“El maestro debe ser un artista, debe estar ardientemente enamorado de su labor, y en nuestro país el maestro es un paria, un hombre mal instruido que va al campo a enseñar a los niños con la misma ilusión con la que iría al destierro. Pasa hambre, se le maltrata, está asustado ante la posibilidad de perder su trozo de pan (…) Es absurdo pagarle una miseria a la persona que está llamada a educar al pueblo”. Esto que acaba de leer y que quizá le parezca una descripción contemporánea de lo que es un maestro rural, no lo es tal.
Este texto es de Anton Chéjov, escritor ruso que fue un gran crítico de la estulticia, de la estupidez humana. Lo escribió hace más de cien años, lo escribió cuando vivía en un estado feudal, como la Rusia de los zares. Chéjov se preocupaba por la educación de su país y sabía lo que significaba dar mejores condiciones de trabajo a los maestros. Hace más de cien años ya lamentaba la situación en que laboraban los maestros rurales.

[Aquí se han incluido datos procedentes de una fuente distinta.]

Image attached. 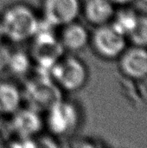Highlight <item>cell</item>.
<instances>
[{
    "mask_svg": "<svg viewBox=\"0 0 147 148\" xmlns=\"http://www.w3.org/2000/svg\"><path fill=\"white\" fill-rule=\"evenodd\" d=\"M0 24L4 37L14 42H23L36 35L40 21L30 7L16 3L3 11Z\"/></svg>",
    "mask_w": 147,
    "mask_h": 148,
    "instance_id": "cell-1",
    "label": "cell"
},
{
    "mask_svg": "<svg viewBox=\"0 0 147 148\" xmlns=\"http://www.w3.org/2000/svg\"><path fill=\"white\" fill-rule=\"evenodd\" d=\"M46 23V22H45ZM53 27L46 23V27L43 23L40 22L38 30L34 38L31 58L36 62L41 70L49 72L52 66L63 56L64 48L62 45L59 38H57L50 28Z\"/></svg>",
    "mask_w": 147,
    "mask_h": 148,
    "instance_id": "cell-2",
    "label": "cell"
},
{
    "mask_svg": "<svg viewBox=\"0 0 147 148\" xmlns=\"http://www.w3.org/2000/svg\"><path fill=\"white\" fill-rule=\"evenodd\" d=\"M50 77L61 90L75 92L84 87L88 81V69L75 56H62L50 69Z\"/></svg>",
    "mask_w": 147,
    "mask_h": 148,
    "instance_id": "cell-3",
    "label": "cell"
},
{
    "mask_svg": "<svg viewBox=\"0 0 147 148\" xmlns=\"http://www.w3.org/2000/svg\"><path fill=\"white\" fill-rule=\"evenodd\" d=\"M23 97L26 99L30 108L36 111H47L62 99L61 89L50 77L49 72L41 73L29 81Z\"/></svg>",
    "mask_w": 147,
    "mask_h": 148,
    "instance_id": "cell-4",
    "label": "cell"
},
{
    "mask_svg": "<svg viewBox=\"0 0 147 148\" xmlns=\"http://www.w3.org/2000/svg\"><path fill=\"white\" fill-rule=\"evenodd\" d=\"M80 117L76 105L61 99L47 110L45 125L53 135L67 137L78 128Z\"/></svg>",
    "mask_w": 147,
    "mask_h": 148,
    "instance_id": "cell-5",
    "label": "cell"
},
{
    "mask_svg": "<svg viewBox=\"0 0 147 148\" xmlns=\"http://www.w3.org/2000/svg\"><path fill=\"white\" fill-rule=\"evenodd\" d=\"M94 50L102 57L113 59L121 55L126 48L125 36L119 33L112 25H101L92 36Z\"/></svg>",
    "mask_w": 147,
    "mask_h": 148,
    "instance_id": "cell-6",
    "label": "cell"
},
{
    "mask_svg": "<svg viewBox=\"0 0 147 148\" xmlns=\"http://www.w3.org/2000/svg\"><path fill=\"white\" fill-rule=\"evenodd\" d=\"M81 9L80 0H42L44 21L53 27L75 21Z\"/></svg>",
    "mask_w": 147,
    "mask_h": 148,
    "instance_id": "cell-7",
    "label": "cell"
},
{
    "mask_svg": "<svg viewBox=\"0 0 147 148\" xmlns=\"http://www.w3.org/2000/svg\"><path fill=\"white\" fill-rule=\"evenodd\" d=\"M12 114L10 127L21 139H30L42 129L44 123L38 111L31 108H18Z\"/></svg>",
    "mask_w": 147,
    "mask_h": 148,
    "instance_id": "cell-8",
    "label": "cell"
},
{
    "mask_svg": "<svg viewBox=\"0 0 147 148\" xmlns=\"http://www.w3.org/2000/svg\"><path fill=\"white\" fill-rule=\"evenodd\" d=\"M122 72L133 79H141L147 75V50L136 46L126 51L120 59Z\"/></svg>",
    "mask_w": 147,
    "mask_h": 148,
    "instance_id": "cell-9",
    "label": "cell"
},
{
    "mask_svg": "<svg viewBox=\"0 0 147 148\" xmlns=\"http://www.w3.org/2000/svg\"><path fill=\"white\" fill-rule=\"evenodd\" d=\"M59 40L64 49L79 51L88 44L89 35L88 29L82 24L74 21L62 26Z\"/></svg>",
    "mask_w": 147,
    "mask_h": 148,
    "instance_id": "cell-10",
    "label": "cell"
},
{
    "mask_svg": "<svg viewBox=\"0 0 147 148\" xmlns=\"http://www.w3.org/2000/svg\"><path fill=\"white\" fill-rule=\"evenodd\" d=\"M83 13L91 24L97 26L107 24L114 16V9L110 0H87Z\"/></svg>",
    "mask_w": 147,
    "mask_h": 148,
    "instance_id": "cell-11",
    "label": "cell"
},
{
    "mask_svg": "<svg viewBox=\"0 0 147 148\" xmlns=\"http://www.w3.org/2000/svg\"><path fill=\"white\" fill-rule=\"evenodd\" d=\"M23 95L12 83L0 82V114H12L22 102Z\"/></svg>",
    "mask_w": 147,
    "mask_h": 148,
    "instance_id": "cell-12",
    "label": "cell"
},
{
    "mask_svg": "<svg viewBox=\"0 0 147 148\" xmlns=\"http://www.w3.org/2000/svg\"><path fill=\"white\" fill-rule=\"evenodd\" d=\"M113 17V23L111 25L123 36H128L132 32L138 19L137 14L128 9L120 10Z\"/></svg>",
    "mask_w": 147,
    "mask_h": 148,
    "instance_id": "cell-13",
    "label": "cell"
},
{
    "mask_svg": "<svg viewBox=\"0 0 147 148\" xmlns=\"http://www.w3.org/2000/svg\"><path fill=\"white\" fill-rule=\"evenodd\" d=\"M31 56L23 51L10 52L7 69L16 75H24L31 69Z\"/></svg>",
    "mask_w": 147,
    "mask_h": 148,
    "instance_id": "cell-14",
    "label": "cell"
},
{
    "mask_svg": "<svg viewBox=\"0 0 147 148\" xmlns=\"http://www.w3.org/2000/svg\"><path fill=\"white\" fill-rule=\"evenodd\" d=\"M131 41L139 47H147V16H138L134 29L128 35Z\"/></svg>",
    "mask_w": 147,
    "mask_h": 148,
    "instance_id": "cell-15",
    "label": "cell"
},
{
    "mask_svg": "<svg viewBox=\"0 0 147 148\" xmlns=\"http://www.w3.org/2000/svg\"><path fill=\"white\" fill-rule=\"evenodd\" d=\"M10 52L6 47L3 46L2 44L0 45V73L7 69Z\"/></svg>",
    "mask_w": 147,
    "mask_h": 148,
    "instance_id": "cell-16",
    "label": "cell"
},
{
    "mask_svg": "<svg viewBox=\"0 0 147 148\" xmlns=\"http://www.w3.org/2000/svg\"><path fill=\"white\" fill-rule=\"evenodd\" d=\"M112 3H127L129 2H132L133 0H110Z\"/></svg>",
    "mask_w": 147,
    "mask_h": 148,
    "instance_id": "cell-17",
    "label": "cell"
},
{
    "mask_svg": "<svg viewBox=\"0 0 147 148\" xmlns=\"http://www.w3.org/2000/svg\"><path fill=\"white\" fill-rule=\"evenodd\" d=\"M3 37H4L3 32V29H2V27H1V24H0V45L2 44V40H3Z\"/></svg>",
    "mask_w": 147,
    "mask_h": 148,
    "instance_id": "cell-18",
    "label": "cell"
}]
</instances>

Esa misma situación, cien años después, en un país supuestamente democrático, es la que viven miles de maestros rurales de México, pero no sólo los maestros rurales, muchos maestros que laboran en centros urbanos también padecen de ese ostracismo laboral. Como Chéjov también creemos que el maestro debería de ser un artista, debería de ser “el primer hombre de la aldea, que supiera responder a todas las preguntas del campesino, que los campesinos reconocieran en él una fuerza digna de atención y respeto, que nadie se atreviera a gritarle… a humillarlo, como lo hacen todos”. Como Anton Chéjov entiendo que “sin una formación amplia del pueblo el estado se desmoronará como una casa levantada con ladrillos mal cocidos”. Por la educación de nuestros hijos, estamos con los maestros.